Like photochromic sunglasses that respond to light levels, smart windows lighten or darken depending on sunlight or temperature. Automated shades control light levels and solar heat gain. A Lawrence Berkeley National Laboratory study found significant savings on cooling and lighting with smart windows.
Instead of relying on preset schedules and setpoints, automated system optimization uses real-time feedback and a ton of data to operate building systems. Cloud-based remote building monitoring allows building operators (or third-party energy service vendors) to monitor real-time and historic building performance through web-based energy management platforms.
Operators can manipulate smart building systems through computer dashboards—interactive displays of building operations and energy use. Dashboards allow the building operator to centrally visualize and analyze building data and receive alerts on faults detected by the automated system optimization.
Distributed Energy Resources (DER)
Distributed energy resources are grid-connected energy generation and battery storage systems located behind the meter and close to the point of use. Adding smart inverters to distributed energy resources allows continuous two-way communication between the DER and the power grid. That makes them responsive to utility load signals, time-of-use electricity rates, demand-response events, and power disturbances.
Advanced power strips cut power to appliances when not used, minimizing so-called vampire loads. Smart ceiling fans sense when to turn and whether to pull air away or toward workspaces. Smart appliances can be programmed, operated remotely, and interact automatically with the grid during demand-response events.
The Time for ESG is now.
Operating your company in line with Environmental, Social, and Governance standards has moved from optional to mandatory.
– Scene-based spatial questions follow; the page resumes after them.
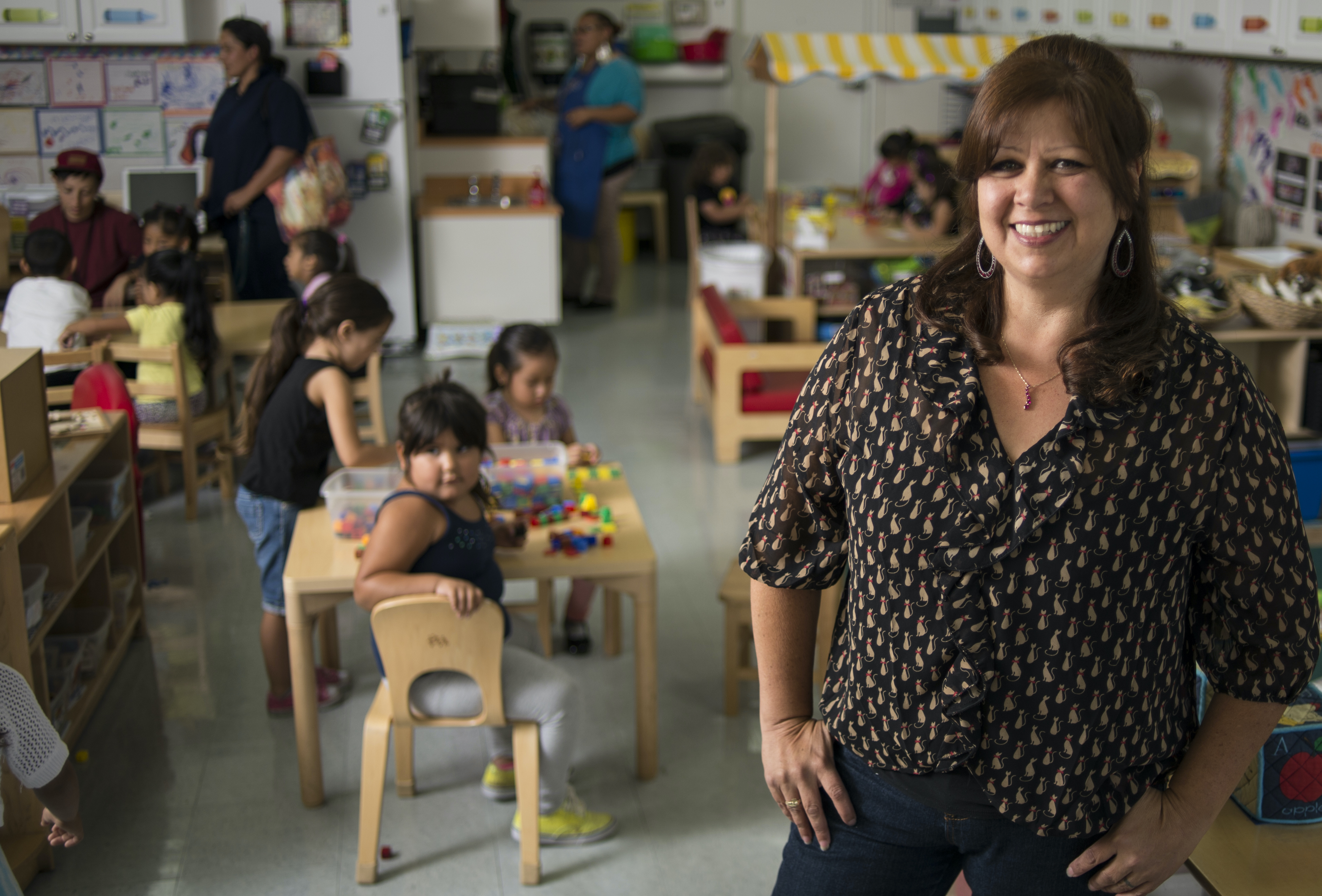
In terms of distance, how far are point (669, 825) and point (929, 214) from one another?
425cm

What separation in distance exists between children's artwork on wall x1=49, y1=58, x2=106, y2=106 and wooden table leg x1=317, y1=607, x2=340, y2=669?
3.95 metres

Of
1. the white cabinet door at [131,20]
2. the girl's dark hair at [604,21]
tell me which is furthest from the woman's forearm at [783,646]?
the girl's dark hair at [604,21]

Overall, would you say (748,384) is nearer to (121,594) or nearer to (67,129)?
(121,594)

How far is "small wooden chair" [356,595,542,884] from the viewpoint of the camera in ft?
7.66

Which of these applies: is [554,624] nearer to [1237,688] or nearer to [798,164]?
[1237,688]

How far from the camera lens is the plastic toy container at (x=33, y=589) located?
2.61 m

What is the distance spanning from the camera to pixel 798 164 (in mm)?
9977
One tested approach to elevate your ESG metrics is reducing your buildings’ energy use and carbon footprint.
The good news? Today’s C-suite executive has the technology and knowledgeable consulting partners to design an effective energy strategy across the entire facilities portfolio. You can transform your portfolio into a smart asset with advanced energy management systems. Instead of contributing to climate change, your buildings can contribute to a better workplace, improved bottom line, supportive investors, and a more sustainable world.